The architects of a new global climate change deal should not lose sight of the achievements already made, despite calls for wholesale reform, a senior executive with Italian power giant Enel said on Saturday.
The clean development mechanism (CDM), set up under the Kyoto Protocol, enables rich countries to meet their carbon reduction targets by investing in clean energy projects in the developing world, which are granted tradable "certified emission reductions" (CERs) by the United Nations.
Opponents call for far-reaching changes, saying the current mechanism has been hijacked by commercial interests and is not delivering the promised carbon emission cuts, but Giuseppe Diodati, Enel's head of carbon strategy, told Reuters in Beijing that there was no reason for it to be ditched. "There are good points to defend about the CDM market and a lot of good points to be saved," he said.

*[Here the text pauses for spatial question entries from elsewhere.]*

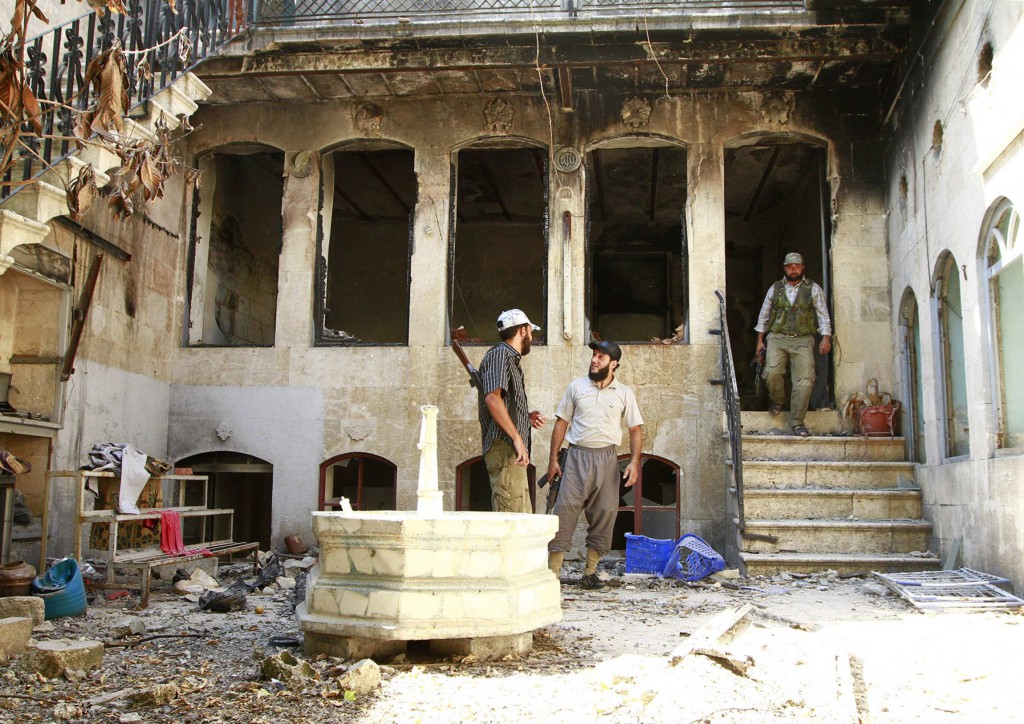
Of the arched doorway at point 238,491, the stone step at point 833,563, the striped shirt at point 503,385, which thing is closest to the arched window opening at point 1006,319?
the stone step at point 833,563

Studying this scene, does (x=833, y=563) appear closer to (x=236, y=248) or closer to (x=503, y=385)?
(x=503, y=385)

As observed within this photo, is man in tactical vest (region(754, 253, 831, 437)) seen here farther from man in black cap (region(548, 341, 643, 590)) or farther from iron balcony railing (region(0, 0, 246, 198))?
iron balcony railing (region(0, 0, 246, 198))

The Kyoto Protocol will expire at the end of 2012, and negotiators need to thrash out a replacement by the time they meet in Copenhagen at the end of this year. Enel has been "an early mover" in China's CDM sector as it tries to meet its own mandatory C02 reduction targets, Diodati said.
As well as developing energy efficiency projects, the company's focus in China has also been on hydropower and reducing industrial gases like HFC-23. China has been a crucial part of Enel's strategy to "minimise (Kyoto) compliance costs", he said. And that has been the problem with the CDM, critics say. The current regime allows western countries to meet their targets on the cheap, and the financing available through carbon trading could be better employed elsewhere.